La nascita del nuovo Museo Casa Don Bosco ha previsto un’opera di restauro conservativo curato dall’Arch. Sergio Sabbadini. Gli abbiamo chiesto di illustrarci le tecniche e i criteri usati per creare questo nuovo museo.

I tre edifici storici: Casa Pinardi, la Chiesa di San Francesco di Sales e le Camerette rappresentano le origini dell’opera salesiana e il cuore di Valdocco. Essi sono involucro del museo ma essi stessi sono il museo, la testimonianza della vita e dell’opera di Don Bosco.

L’intervento progettuale ha mirato, mediante un lavoro di restauro conservativo, a raccontare la storia degli edifici attraverso i suoi spazi e nuovi ritrovamenti (antica fontana, cunicoli a ipocausto, antichi locali voltati ….)

La pulizia e la sobrietà delle facciate si manifesta attraverso i suoi intonaci a calce, come era in origine, i serramenti in legno dipinto di recupero e di nuova fattura e l’omogeneità della copertura che riprende il cromatismo della pietra di luserna dei basamenti, balconi e pavimentazioni.

Anche la nuova pavimentazione in listelli fitti di pietra di luserna, ne disegna e confina il perimetro dei tre edifici storici.

Gli spazi interni sono resi il più possibile fluidi depurandoli dagli innumerevoli tramezzi che si sono susseguiti nel tempo, lasciando il loro segno del tempo in alcune tracce sul pavimento continuo magnesiaco e nella sequenza cromatica delle stanze voltate al primo piano che mostrano tutta la loro storia attraverso la stratigrafia delle finiture susseguite nel corso del tempo.

Il piano interrato con le sue luci naturali filtranti rappresenta lo spazio più fedele alle sue origini.
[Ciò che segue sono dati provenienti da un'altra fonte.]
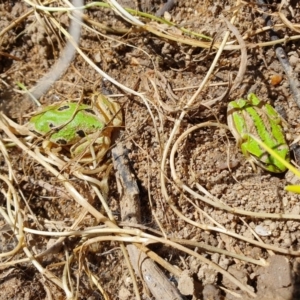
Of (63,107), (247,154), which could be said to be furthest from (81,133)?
(247,154)

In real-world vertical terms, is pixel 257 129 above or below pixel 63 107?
below

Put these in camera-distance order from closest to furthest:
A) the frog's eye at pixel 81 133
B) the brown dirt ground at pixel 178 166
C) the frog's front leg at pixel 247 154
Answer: the brown dirt ground at pixel 178 166 < the frog's front leg at pixel 247 154 < the frog's eye at pixel 81 133

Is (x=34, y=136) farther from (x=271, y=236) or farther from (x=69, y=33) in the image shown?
(x=271, y=236)

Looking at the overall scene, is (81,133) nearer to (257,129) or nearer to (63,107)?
(63,107)

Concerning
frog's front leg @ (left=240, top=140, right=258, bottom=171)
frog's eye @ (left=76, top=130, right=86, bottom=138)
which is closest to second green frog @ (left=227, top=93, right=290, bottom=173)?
frog's front leg @ (left=240, top=140, right=258, bottom=171)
Cucine, refettori, cantine e teatrini diventano spazi espositivi di sé stessi e di nuove installazioni espositive.

Un lungo, stretto e sinuoso corridoio voltato, segnato da un nastro luminoso incassato a pavimento, collega tutti questi spazi offrendo diverse prospettive come un cannocchiale.

La luce naturale, simbolo del divino, è valorizzata non solo negli spazi interrati ma anche al secondo piano, ove la riapertura di un abbaino con serramento a croce irrora il puro spazio bianco della cappella. Una luce zenitale attraversa la copertura per connettersi con la stanza della morte di Don Bosco ed entrando in comunicazione con l’installazione del trapasso.

La scelta dei materiali è accurata in ogni particolare anche con innovazioni tecnologiche proprie della bioedilizia. Pitture a calce degli ambienti interni, recupero delle vecchie pavimentazioni in cotto e pietra e integrazioni delle parti mancanti con battuti in cocciopesto secondo l’antica tradizione romana ben presente negli edifici storici di Torino.

Il cocciopesto dà memoria dei precedenti divisori in laterizio ritrovandolo sotto forma di cocciopesto anche nelle pavimentazioni magnesiache continue. Finiture in calcecanapulo regolano l’umidità di alcune pareti controterra donando nuova sacralità agli spazi. Le parole stampate su cellulosa unite ad impasti di calce caratterizzano le pareti della vita di Don Bosco nelle sue Camerette.

Le terre lontane rivestono i muri della missionarietà salesiana, quelle vicine a Torino (Cambiano) caratterizzano tutte le nuove installazioni museografiche, permettendo un distinguo reale e visivo tra pareti originarie e nuovi setti espositivi.